The Great Fire of Rome – 64 AD
The earliest relics of ancient fire protection engineering on a mass scale can be traced back to the Romans, in particular, the tyrannical Emperor Nero. The Great Fire of Rome was an urban fire that started on the 18th of July in the year 64 AD. The blaze tore through the city for six days before it was finally brought under control, but not before causing widespread devestation across the city.
Although there are varying accounts of who actually started the fire, it is commonly agreed that it began in the Circus neighbouring the Caelian and Palatine Hills of Rome. The windy night caused the flames to spread quickly, and in this lower area of ancient Rome there were no larger buildings to impede the conflagration. The neighbourhood was packed tightly with apartment blocks and it soon spread along the Palatine and Caelian slopes before progressing through the city.
After the damage was done, Nero ordered a complete rebuild of the city utilising passive protection methods, as well as the fortification of the city’s external walls. This is the first recorded instance of large scale engineering with the sole purpose of fire protection, one that would be replicated time and time again, but not until many years later.

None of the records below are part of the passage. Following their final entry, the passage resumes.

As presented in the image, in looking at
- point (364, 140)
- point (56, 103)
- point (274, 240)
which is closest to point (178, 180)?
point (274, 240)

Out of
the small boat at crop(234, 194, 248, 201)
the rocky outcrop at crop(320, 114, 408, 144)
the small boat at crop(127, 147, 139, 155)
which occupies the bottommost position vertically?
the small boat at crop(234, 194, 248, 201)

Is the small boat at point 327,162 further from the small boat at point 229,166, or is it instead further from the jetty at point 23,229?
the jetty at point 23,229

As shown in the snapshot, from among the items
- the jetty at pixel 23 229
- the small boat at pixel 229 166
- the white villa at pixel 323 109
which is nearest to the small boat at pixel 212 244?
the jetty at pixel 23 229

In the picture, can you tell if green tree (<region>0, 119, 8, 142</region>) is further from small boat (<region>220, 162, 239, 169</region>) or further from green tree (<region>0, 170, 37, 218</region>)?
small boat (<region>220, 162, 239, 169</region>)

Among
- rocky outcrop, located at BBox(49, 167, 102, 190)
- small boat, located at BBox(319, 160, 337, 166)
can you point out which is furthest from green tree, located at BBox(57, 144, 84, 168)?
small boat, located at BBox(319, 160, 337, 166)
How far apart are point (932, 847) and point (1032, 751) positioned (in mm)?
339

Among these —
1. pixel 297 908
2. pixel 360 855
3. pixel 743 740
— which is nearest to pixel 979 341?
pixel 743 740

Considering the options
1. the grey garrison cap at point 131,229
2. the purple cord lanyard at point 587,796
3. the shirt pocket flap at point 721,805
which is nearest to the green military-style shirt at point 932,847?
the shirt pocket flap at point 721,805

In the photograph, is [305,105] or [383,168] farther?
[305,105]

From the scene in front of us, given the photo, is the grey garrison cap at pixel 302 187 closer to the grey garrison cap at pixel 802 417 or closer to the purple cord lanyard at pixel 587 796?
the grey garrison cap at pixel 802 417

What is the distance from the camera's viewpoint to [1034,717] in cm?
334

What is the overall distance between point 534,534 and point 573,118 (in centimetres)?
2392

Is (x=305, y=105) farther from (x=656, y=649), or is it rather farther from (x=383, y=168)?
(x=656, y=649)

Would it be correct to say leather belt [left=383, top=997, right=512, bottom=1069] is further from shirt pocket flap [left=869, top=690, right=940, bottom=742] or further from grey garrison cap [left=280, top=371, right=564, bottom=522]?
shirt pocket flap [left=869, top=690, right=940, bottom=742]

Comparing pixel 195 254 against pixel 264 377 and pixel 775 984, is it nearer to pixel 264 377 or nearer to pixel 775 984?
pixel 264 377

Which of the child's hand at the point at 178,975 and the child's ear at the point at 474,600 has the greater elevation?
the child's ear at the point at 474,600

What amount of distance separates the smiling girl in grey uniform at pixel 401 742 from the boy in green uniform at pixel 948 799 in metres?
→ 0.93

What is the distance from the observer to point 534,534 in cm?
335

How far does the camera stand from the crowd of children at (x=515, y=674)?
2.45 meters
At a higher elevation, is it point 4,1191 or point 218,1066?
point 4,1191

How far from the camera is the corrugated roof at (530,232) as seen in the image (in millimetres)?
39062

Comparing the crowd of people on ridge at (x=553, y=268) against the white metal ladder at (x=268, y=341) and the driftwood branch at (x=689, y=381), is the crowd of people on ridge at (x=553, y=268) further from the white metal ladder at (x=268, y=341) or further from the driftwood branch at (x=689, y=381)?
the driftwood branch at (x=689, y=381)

The Great Kantō earthquake fire – 1923
Like many other great fires in history, the blaze that destroyed Tokyo in 1923 was caused by an earthquake. The Great Kantō earthquake struck the Kantō Plain on the Japanese main island in September 1923. The magnitude 7.9 quake lasted for over 4 minutes and shockwaves devastated all within range, including neighbouring Tokyo. As a result of the calamity, fires ravaged Tokyo. An estimated 140,000 perished as a result of the event.
A few factors contributed to such a widespread and devastating blaze. First of all, the earthquake hit during lunchtime, meaning that many small flames were burning throughout the city which soon conflagrated, turning into a much larger blaze. Secondly, typhoons as a result of the earthquake resulted in extremely high winds throughout the city. These winds turned into firestorms that desolated the city.
The damage from earthquake and subsequent fire was the greatest sustained by prewar Japan. In 1960, the government declared September 1, the anniversary of the quake, as the annual “Disaster Prevention Day”.
The Great Fire of London – 1666
In 1666, The Great Fire of London tore through the city, destroying 80 percent of buildings after burning for four consecutive days. In all started as a small blaze in a Pudding Lane bakeshop. At this time, most of London was comprised of dangerously flammable wooden houses and it didn’t take long for the flames to spread. Strong winds blew sparks to neighbouring wharves containing combustibles like hemp, oil, tallow, hay, timber, coal and spirits and local firefighters has little luck containing the flames with pails of water from the river.
For the next three days, the fire crawled throughout the city. Officials attempted to stem the blaze by destroying structures using fire breaks but were largely unsuccessful. It was only when the Duke of York had ordered the Paper House to be demolished to create a break that the fire finally died down.
Although the death count was minimal, the property loss was staggering. 80 percent of the city was destroyed including 13,000 houses, 89 churches, and 52 Guild Halls – needless to say it changed the city forever.
In response, The City of London adopted its first building regulations requiring stone and brick houses with fire-resisting party wall separations. Main streets were also to be widened to prevent fire spread and narrow alleyways that snaked through the city were all but eliminated. In the following years, similar changes were seen throughout Europe. Interest in fire protection apparatus also grew, including fire-suppression equipment in the form of a hand-pumped apparatus – also know as a fire extinguisher.